To nie ja, proszę do kolegi – stara odzywka kelnerów z PRL, którzy oganiali się od klientów chcących zamówić posiłek, przypomina mi się, ilekroć czytam komentarz po posiedzeniu RPP. Bo mantra naszych ekspertów od polityki monetarnej w rosnącej inflacji brzmi niezmiennie: odpowiadają za to wyższe ceny ropy, żywności, prądu, śmieci, a to czynniki poza zasięgiem polityki pieniężnej.

I nawet jeśli sporo w tym prawdy, to nie wyjaśnia, dlaczego węgierski bank centralny w podobnych warunkach jednak dostrzega ryzyko i podnosi stopy w reakcji na ok. 5-proc. inflację, a czeski właśnie zrobił to samo przy inflacji zaledwie 2,9 proc. Nasz ogranicza się do pocieszania, że wprawdzie przez wiele miesięcy inflacja będzie znacznie wyższa od dopuszczalnej, ale potem spadnie sama z siebie. Brzmi to jak teleporada lekarska, że temperatura 39,5 stopnia spadnie sama z siebie, bez łykania leków.

Dane źródłowe »
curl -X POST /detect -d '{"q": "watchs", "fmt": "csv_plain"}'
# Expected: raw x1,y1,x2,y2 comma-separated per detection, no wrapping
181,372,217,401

Zadania do wykonania »
1) Wyjaśnij w jednym do trzech zdań, dlaczego według fragmentu o RPP komentarze po posiedzeniu RPP przywodzą na myśl starą odzywkę kelnerów z PRL.
2) Oceń, czy poniższe stwierdzenia zgadzają się z fragmentem o RPP. Przy każdym odpowiedz „tak” lub „nie” i przytocz rozstrzygające słowa tekstu.
(a) Czeski bank centralny podniósł stopy przy inflacji 2,9 proc.
(b) Węgierski bank centralny podnosi stopy w reakcji na inflację rzędu 10 proc.
(c) Polski bank centralny zapowiada, że przez wiele miesięcy inflacja będzie niższa od dopuszczalnej.
3) Wypisz wszystko, czego wyższe ceny według fragmentu o RPP obwinia się za rosnącą inflację.
Dane stanowią osobny materiał, niezwiązany z fragmentem o RPP.

Odpowiedzi do zadań »
1) Eksperci od polityki monetarnej niezmiennie powtarzają, że za rosnącą inflację odpowiadają wyższe ceny ropy, żywności, prądu i śmieci. Według nich są to czynniki poza zasięgiem polityki pieniężnej. To przerzucanie odpowiedzialności przypomina odzywkę „To nie ja, proszę do kolegi”.

2)
(a) Tak: „a czeski właśnie zrobił to samo przy inflacji zaledwie 2,9 proc.”
(b) Nie: „podnosi stopy w reakcji na ok. 5-proc. inflację”
(c) Nie: „przez wiele miesięcy inflacja będzie znacznie wyższa od dopuszczalnej”

3) ropa, żywność, prąd, śmieci